So I don't know if you knew this, but “We Will Rock You” is actually a comedy, according to Ruby Lewis, who stars as the tough and saucy Scaramouche.
“One of the first things I hear from people leaving the show is 'I did not expect to laugh that much,'" she says. "It's not billed as a hilarious show, but it is.” I guess that seems obvious, once you realize that the book was written by British comedian and writer Ben Elton, who wrote the "Mr. Bean" series. Elton also directed.
Much like Freddie's mercurial showmanship, “We Will Rock You” isn't just one thing – there's humor, political satire, outrageous personalities, and, of course, a rockin' soundtrack that makes you happy. The story is a bizarre journey into the future where a monotone society is run by an evil corporation ruled by the Killer Queen. Galileo, a disenfranchised youth, teams up with Scaramouche and a scrappy band of underground Bohemians (taps nose) to fight the power, bring back individualism, and, presumably, do the fandango. According to Lewis, it is chock-full of pop culture references, dry humor, and a lot of kitschy fun. Queen band members prefer to call it a "rock theatrical" rather than a musical.
"Having hung out with Brian May," says Lewis, "he is thoughtful, he is an artist. [Queen] is all about putting positive energy out and getting positive energy back. They are the most multi-faceted cool dudes. It was inspiring to meet with them. I was like, 'Wow this is the real deal.'"
The band wanted to shy away from the show being biographical, a la "Jersey Boys." "They wanted it to be totally out there. They think that's what Freddie would have wanted," says Lewis. The band members are involved with casting, sit in on rehearsals, sometimes join the cast on stage, and love collaborating so that the script is an evolving creature.
For example, when the North American tour was announced, Elton wanted to revamp the show for US audiences, especially when it came to the humor. Elton and the band asked for the cast's input and let them bounce ideas around for changes, which is exceedingly rare for big touring shows.
"It was really different than the rehearsal process I'm used to," says Lewis with a laugh. "Most of all, they want to maintain the integrity and make sure that Freddie would like it. They want to be eyes for Freddie. They also wanted to keep it relevant, so if there are any pop culture references that come up during the run, [the cast] can get together and change the show. Though sometimes [Brian May] would argue back and say, 'I'm sorry, darling, but that's how it is.'"
Lewis has solid regional and national tour credits, playing roles like Elle Woods, Sally Brown, Dainty June -- you get the idea. As a cute blonde, it can be hard to break out of typecasting, but Lewis is over the moon to get to inhabit the edgy Scaramouche. "You start out by being whatever you look like. This role has completely changed everything. She's goth, she's rock, it's a wonderful transformation. She's definitely my favorite to date. Really, she's such an ass with Galileo and constantly putting him in his place and it feels so good doing it. It's so nice not to be the brunt of the joke every time."

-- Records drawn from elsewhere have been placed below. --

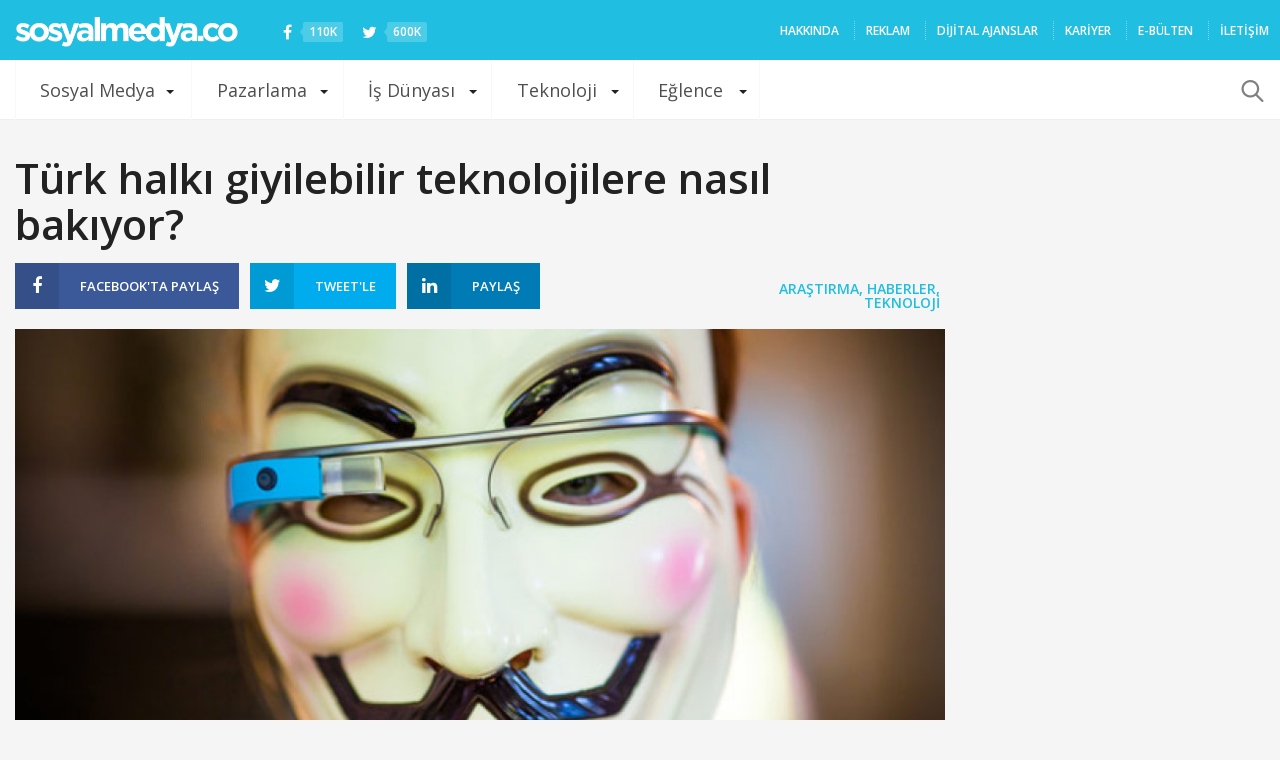

--- FILE ---
content_type: text/html; charset=utf-8
request_url: https://www.google.com/recaptcha/api2/aframe
body_size: 266
content:
<!DOCTYPE HTML><html><head><meta http-equiv="content-type" content="text/html; charset=UTF-8"></head><body><script nonce="omENIhx8vbw3_so4zrz22Q">/** Anti-fraud and anti-abuse applications only. See google.com/recaptcha */ try{var clients={'sodar':'https://pagead2.googlesyndication.com/pagead/sodar?'};window.addEventListener("message",function(a){try{if(a.source===window.parent){var b=JSON.parse(a.data);var c=clients[b['id']];if(c){var d=document.createElement('img');d.src=c+b['params']+'&rc='+(localStorage.getItem("rc::a")?sessionStorage.getItem("rc::b"):"");window.document.body.appendChild(d);sessionStorage.setItem("rc::e",parseInt(sessionStorage.getItem("rc::e")||0)+1);localStorage.setItem("rc::h",'1769056504523');}}}catch(b){}});window.parent.postMessage("_grecaptcha_ready", "*");}catch(b){}</script></body></html>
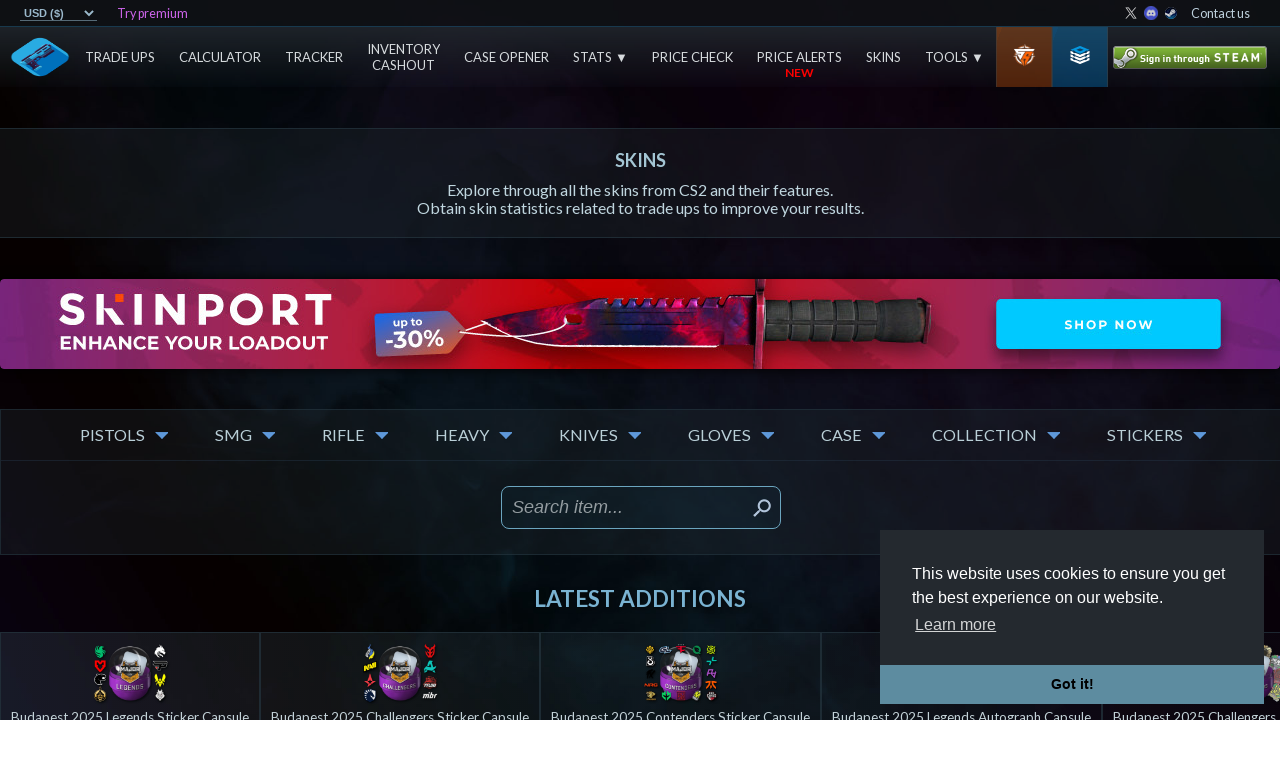

--- FILE ---
content_type: text/html
request_url: https://www.tradeupspy.com/skins/item/1096/Bayonet-Ultraviolet
body_size: 787
content:
<!doctype html>
<html lang="en">

<head>
  <title>TradeUpSpy - Profit from CS2 trade ups. Trade up Calculator and much more!</title>
  <meta name="description" content="Explore, track and make the most out of Counter Strike 2 trade up contracts. Profitable trade ups. Trade up calculator, profitable trade ups, cheapest prices and more. Discover and try all the tools we offer to improve and maximize the profits of CS2 trade up contracts." />
  <meta name="keywords" content="trade ups, contracts, csgo, cs2, profit, profitable, trades, marketplace" />
  <meta name="viewport" content="width=device-width, initial-scale=1">
  <meta charset="utf-8">
  <base href="/">
  <script>
    window.dataLayer = window.dataLayer || [];
    function gtag() { dataLayer.push(arguments); }
    gtag('js', new Date());
  </script>
  <link rel="icon" type="image/x-icon" href="favicon.png">
  <script async src="https://www.googletagmanager.com/gtag/js?id=UA-162526264-2"></script>
  <link rel="preconnect dns-prefetch" href="https://www.googletagmanager.com">
  <link rel="preconnect dns-prefetch" href="https://www.google-analytics.com">
<link rel="stylesheet" href="styles.59aee7473ccc12ac9328.css"></head>

<body style="position:relative;overflow-x:hidden;overflow-y:auto;">
  <app-root></app-root>
  <script type="text/javascript" src="https://static.cryptochill.com/static/js/sdk2.js"></script>
  <style>@import "//fonts.googleapis.com/css?family=Lato:400,700&display=swap"</style>
<script src="runtime-es2015.536b5c0daeb6461e2ddb.js" type="module"></script><script src="runtime-es5.536b5c0daeb6461e2ddb.js" nomodule defer></script><script src="polyfills-es5.3ebbacabef2fff5a8e69.js" nomodule defer></script><script src="polyfills-es2015.68d99bb9311561d0eab5.js" type="module"></script><script src="scripts.c6ed775df8d47eb73319.js" defer></script><script src="main-es2015.138af13d94dfd0b41ea5.js" type="module"></script><script src="main-es5.138af13d94dfd0b41ea5.js" nomodule defer></script></body>

</html>
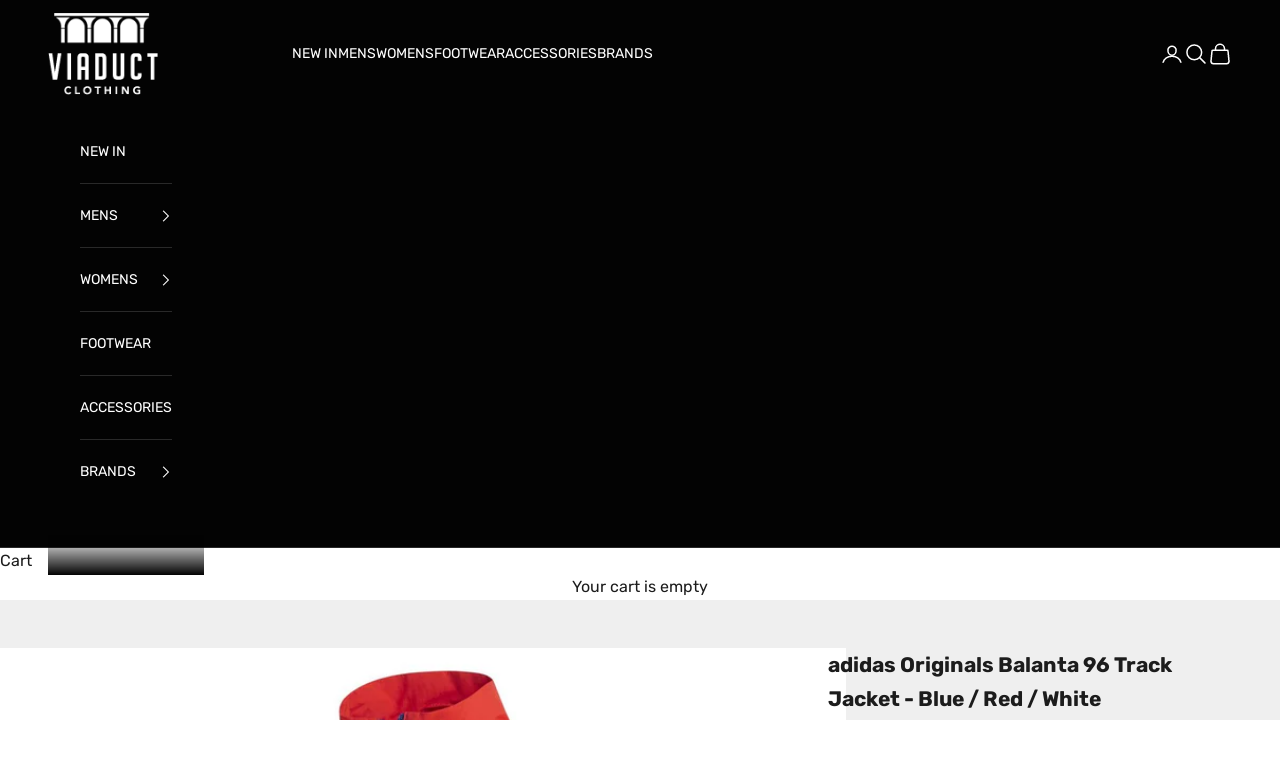

--- FILE ---
content_type: application/x-javascript; charset=utf-8
request_url: https://bundler.nice-team.net/app/shop/status/viaductclothing.myshopify.com.js?1768845875
body_size: -385
content:
var bundler_settings_updated='1717044333';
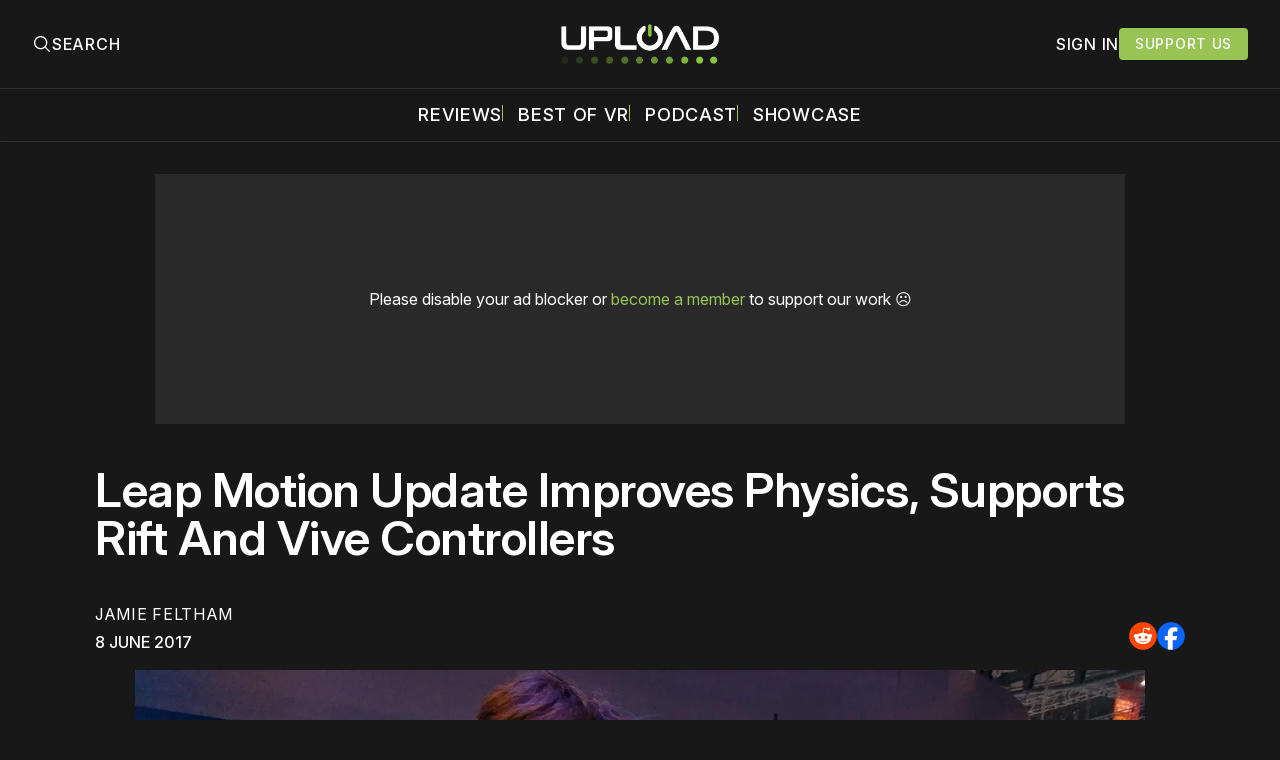

--- FILE ---
content_type: text/plain;charset=UTF-8
request_url: https://c.pub.network/v2/c
body_size: -112
content:
8554d37d-1013-40df-af7a-19a0f69769f4

--- FILE ---
content_type: text/plain;charset=UTF-8
request_url: https://c.pub.network/v2/c
body_size: -262
content:
1d0dbb3c-45d6-4108-bbf0-0075d34fda19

And like Lewis has been reveling in the transformation from ingenue to wise-crackin' tough chick, so she hopes Seattle audiences will be transformed, even if just temporarily. "This is a celebration of Queen and individuality and we want people to let loose and be transcended into an alternate reality for a little while, and if people let themselves do that, then they really love the show."
After the interview, I told her to enjoy the rest of her stay in San Francisco (the stop before Seattle). She replied, "I'm actually going to see Queen in concert tonight. Brian May got me tickets and I'm actually going to go back stage and hang out with them a little bit. He's a sweet, sweet, sweet man. I'm looking forward to being on the other side."
So that pretty much had my evening beat.